Neil Norman, Jan 2018
Compared with The Mousetrap, The Woman In Black is a stripling, having spent a mere 28 years in the West End.
But the reasons for its longevity are similar.
It is a mystery thriller and so is familiar territory for the theatre-going tourist and it is reliable too: a ghost play guaranteed to send shivers down your spine.
Based on Susan Hill’s short novel, Stephen Mallatratt’s play is a model of theatrical economy, a two-hander with one actor playing several roles, an invisible dog and a frightening apparition. It tells the story of Arthur Kipps and his visit to the remote Eel Marsh House to manage the affairs of the deceased owner. As the tale unfolds, it tightens its grip on the spectator like a medieval instrument of torture.
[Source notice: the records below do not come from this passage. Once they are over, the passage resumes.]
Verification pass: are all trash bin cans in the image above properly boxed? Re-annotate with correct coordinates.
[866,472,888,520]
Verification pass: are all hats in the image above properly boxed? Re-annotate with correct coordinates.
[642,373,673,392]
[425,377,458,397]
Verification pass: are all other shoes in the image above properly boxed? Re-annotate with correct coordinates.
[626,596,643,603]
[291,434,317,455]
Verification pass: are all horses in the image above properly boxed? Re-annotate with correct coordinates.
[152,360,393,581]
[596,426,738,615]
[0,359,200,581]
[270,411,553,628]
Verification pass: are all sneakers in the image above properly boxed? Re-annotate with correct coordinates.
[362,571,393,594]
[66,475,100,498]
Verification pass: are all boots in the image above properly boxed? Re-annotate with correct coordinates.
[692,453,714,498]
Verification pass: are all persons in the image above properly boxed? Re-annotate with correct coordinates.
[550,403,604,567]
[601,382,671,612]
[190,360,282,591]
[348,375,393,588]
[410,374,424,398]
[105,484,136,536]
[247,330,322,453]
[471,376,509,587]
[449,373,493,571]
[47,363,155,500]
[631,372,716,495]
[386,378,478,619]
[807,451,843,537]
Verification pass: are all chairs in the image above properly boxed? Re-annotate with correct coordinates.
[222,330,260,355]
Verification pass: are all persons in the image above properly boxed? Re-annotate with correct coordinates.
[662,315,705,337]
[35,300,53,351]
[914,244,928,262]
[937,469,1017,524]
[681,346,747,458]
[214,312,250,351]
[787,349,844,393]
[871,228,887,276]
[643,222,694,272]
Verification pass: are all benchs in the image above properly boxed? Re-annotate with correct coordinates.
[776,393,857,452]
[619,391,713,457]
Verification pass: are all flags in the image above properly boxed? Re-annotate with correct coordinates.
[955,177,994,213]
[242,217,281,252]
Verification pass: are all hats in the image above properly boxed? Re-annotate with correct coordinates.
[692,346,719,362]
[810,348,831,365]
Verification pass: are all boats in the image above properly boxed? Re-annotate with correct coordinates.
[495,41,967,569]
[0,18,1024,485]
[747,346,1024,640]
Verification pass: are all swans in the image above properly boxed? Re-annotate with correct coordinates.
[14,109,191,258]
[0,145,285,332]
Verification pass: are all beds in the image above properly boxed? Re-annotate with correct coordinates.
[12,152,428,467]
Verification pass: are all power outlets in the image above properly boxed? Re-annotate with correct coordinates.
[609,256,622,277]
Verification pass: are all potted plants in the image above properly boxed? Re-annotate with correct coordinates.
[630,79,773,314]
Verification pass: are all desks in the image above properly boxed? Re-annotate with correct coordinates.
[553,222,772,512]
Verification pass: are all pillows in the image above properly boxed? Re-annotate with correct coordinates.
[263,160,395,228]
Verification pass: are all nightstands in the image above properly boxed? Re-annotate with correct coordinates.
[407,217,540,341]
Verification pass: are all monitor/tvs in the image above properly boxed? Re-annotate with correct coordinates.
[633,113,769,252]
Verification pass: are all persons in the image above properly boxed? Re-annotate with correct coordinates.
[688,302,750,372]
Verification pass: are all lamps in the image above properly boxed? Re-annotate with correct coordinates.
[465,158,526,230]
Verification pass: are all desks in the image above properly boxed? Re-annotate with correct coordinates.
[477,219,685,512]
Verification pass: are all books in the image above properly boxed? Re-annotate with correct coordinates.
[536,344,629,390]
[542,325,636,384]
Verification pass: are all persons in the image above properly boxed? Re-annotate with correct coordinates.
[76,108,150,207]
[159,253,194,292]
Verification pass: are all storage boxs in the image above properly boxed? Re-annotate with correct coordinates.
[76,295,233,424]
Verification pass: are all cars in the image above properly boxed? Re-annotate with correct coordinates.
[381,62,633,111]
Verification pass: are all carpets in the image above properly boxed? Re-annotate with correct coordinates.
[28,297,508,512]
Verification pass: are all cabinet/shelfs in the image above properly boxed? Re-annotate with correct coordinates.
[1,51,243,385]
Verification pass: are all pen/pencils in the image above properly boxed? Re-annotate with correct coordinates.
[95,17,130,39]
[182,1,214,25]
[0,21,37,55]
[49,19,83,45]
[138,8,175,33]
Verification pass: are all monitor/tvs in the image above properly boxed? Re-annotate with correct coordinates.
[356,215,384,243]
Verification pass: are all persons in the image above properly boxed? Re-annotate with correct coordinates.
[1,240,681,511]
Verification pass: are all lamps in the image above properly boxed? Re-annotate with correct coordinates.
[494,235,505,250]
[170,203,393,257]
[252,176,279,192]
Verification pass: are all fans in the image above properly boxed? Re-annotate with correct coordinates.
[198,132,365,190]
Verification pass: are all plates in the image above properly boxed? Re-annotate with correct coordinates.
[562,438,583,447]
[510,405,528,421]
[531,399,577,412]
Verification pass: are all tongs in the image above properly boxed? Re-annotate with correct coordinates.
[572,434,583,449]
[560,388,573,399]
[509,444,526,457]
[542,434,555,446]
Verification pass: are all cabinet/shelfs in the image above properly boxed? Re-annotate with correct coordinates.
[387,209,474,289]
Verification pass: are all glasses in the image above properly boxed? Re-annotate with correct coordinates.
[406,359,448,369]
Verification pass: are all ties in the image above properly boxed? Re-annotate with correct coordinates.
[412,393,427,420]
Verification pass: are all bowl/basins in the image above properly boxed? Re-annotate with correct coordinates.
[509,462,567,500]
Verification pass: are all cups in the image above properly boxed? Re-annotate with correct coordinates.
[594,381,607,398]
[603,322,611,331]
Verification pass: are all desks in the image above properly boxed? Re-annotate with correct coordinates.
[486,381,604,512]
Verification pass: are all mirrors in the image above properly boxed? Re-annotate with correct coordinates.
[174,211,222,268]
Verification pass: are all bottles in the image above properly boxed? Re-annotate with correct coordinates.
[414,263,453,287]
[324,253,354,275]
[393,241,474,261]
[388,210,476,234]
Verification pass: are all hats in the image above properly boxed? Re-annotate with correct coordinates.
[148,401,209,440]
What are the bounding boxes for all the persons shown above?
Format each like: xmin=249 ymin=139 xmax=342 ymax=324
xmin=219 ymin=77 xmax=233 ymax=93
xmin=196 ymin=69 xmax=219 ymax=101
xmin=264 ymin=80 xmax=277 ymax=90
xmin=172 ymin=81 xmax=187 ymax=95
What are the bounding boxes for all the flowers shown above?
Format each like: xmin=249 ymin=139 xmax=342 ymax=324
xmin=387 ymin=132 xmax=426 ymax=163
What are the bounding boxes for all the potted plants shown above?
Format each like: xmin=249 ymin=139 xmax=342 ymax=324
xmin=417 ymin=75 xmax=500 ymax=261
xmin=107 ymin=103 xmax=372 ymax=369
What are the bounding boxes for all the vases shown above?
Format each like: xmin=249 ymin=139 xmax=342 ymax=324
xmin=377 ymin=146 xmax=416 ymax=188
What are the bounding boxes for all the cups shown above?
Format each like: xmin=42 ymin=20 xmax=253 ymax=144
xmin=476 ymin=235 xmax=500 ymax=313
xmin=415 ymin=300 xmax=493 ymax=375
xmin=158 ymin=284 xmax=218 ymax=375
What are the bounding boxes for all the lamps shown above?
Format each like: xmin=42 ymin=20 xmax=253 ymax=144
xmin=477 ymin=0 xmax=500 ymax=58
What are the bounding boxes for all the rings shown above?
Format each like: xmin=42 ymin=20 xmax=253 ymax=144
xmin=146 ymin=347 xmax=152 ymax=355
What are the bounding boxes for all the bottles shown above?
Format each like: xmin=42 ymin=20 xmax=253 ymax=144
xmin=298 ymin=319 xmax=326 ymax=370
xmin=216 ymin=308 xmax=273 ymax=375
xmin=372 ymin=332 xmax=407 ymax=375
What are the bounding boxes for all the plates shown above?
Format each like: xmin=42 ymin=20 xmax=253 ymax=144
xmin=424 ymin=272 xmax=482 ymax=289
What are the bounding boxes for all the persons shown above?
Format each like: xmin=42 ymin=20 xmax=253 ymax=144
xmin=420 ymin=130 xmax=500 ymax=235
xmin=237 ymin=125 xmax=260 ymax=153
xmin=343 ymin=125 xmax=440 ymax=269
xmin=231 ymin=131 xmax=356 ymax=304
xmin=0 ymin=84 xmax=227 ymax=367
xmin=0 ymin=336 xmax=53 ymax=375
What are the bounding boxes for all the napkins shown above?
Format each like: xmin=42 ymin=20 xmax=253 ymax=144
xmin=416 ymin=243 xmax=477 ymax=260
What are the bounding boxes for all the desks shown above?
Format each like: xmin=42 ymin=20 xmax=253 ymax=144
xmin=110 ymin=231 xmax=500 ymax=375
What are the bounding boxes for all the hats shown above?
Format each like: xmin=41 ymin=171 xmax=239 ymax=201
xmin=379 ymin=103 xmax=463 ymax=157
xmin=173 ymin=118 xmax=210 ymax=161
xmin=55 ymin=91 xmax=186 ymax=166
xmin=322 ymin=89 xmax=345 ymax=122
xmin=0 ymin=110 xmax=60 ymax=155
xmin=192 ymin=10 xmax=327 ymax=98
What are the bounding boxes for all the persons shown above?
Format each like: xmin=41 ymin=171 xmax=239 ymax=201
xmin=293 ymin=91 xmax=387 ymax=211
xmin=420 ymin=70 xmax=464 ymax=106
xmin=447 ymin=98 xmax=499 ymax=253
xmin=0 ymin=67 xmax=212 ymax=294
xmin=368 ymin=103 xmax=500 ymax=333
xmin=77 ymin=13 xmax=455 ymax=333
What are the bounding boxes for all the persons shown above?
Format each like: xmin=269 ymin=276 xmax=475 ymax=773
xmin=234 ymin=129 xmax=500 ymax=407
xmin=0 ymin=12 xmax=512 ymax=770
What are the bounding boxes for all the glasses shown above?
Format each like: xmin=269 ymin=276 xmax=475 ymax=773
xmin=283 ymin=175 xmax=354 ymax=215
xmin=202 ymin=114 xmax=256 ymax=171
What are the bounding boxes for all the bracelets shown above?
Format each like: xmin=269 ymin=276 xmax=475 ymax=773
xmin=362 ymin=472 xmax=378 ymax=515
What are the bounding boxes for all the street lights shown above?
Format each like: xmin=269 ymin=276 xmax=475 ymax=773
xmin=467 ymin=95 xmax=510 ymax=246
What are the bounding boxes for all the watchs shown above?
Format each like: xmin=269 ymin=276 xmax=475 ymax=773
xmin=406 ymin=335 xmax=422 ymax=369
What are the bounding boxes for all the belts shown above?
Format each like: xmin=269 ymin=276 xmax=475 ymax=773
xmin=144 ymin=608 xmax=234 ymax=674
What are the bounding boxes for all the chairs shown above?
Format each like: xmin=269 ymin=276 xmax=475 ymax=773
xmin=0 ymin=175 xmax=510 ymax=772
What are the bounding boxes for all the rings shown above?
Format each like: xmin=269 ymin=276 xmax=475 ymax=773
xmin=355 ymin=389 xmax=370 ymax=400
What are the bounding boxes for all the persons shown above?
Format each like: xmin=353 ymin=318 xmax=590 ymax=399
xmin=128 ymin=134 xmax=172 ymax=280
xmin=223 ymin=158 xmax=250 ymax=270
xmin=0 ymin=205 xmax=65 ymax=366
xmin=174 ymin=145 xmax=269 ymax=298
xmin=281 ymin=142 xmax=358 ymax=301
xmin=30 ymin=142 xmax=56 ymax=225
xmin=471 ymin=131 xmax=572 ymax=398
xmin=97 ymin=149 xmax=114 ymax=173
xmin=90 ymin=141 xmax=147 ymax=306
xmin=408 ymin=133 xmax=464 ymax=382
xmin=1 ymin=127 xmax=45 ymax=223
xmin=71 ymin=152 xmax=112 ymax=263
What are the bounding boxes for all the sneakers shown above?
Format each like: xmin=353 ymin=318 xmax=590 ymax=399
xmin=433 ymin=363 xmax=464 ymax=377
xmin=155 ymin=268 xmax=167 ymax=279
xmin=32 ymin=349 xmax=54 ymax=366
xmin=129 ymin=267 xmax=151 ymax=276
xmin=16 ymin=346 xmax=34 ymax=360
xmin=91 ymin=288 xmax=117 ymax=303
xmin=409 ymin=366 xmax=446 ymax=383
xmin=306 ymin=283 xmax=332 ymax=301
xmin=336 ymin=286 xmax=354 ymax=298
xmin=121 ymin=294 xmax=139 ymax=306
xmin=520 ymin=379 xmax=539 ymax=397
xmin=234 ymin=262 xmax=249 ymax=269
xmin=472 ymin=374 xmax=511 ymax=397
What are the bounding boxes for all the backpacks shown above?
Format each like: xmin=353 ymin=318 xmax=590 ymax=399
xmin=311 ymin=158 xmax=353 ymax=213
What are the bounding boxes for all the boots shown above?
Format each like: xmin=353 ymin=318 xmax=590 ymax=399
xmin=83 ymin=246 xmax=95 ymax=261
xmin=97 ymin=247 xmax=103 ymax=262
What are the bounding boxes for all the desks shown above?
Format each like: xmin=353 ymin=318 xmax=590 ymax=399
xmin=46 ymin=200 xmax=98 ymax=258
Schooled by the lively Actor (James Byng), Arthur Kipps (Terence Wilton) reads his memoir to relatives, recounting the horrors of his visit. As the play progresses, The Actor becomes Kipps and encounters dreadful events involving dead children, fog, quicksand and a haunted nursery.
Having set up the story in the first half, the second half is wall-to-wall creepiness. Locked doors fly open or scream when touched, an unoccupied rocking chair rolls back and forth, lights go out and fog descends. It is all staged impeccably with amazing sound effects and shocks that make you jump out of your seat.
But it is the simplicity that impresses. It is profoundly effective and it will scare the living daylights out of you.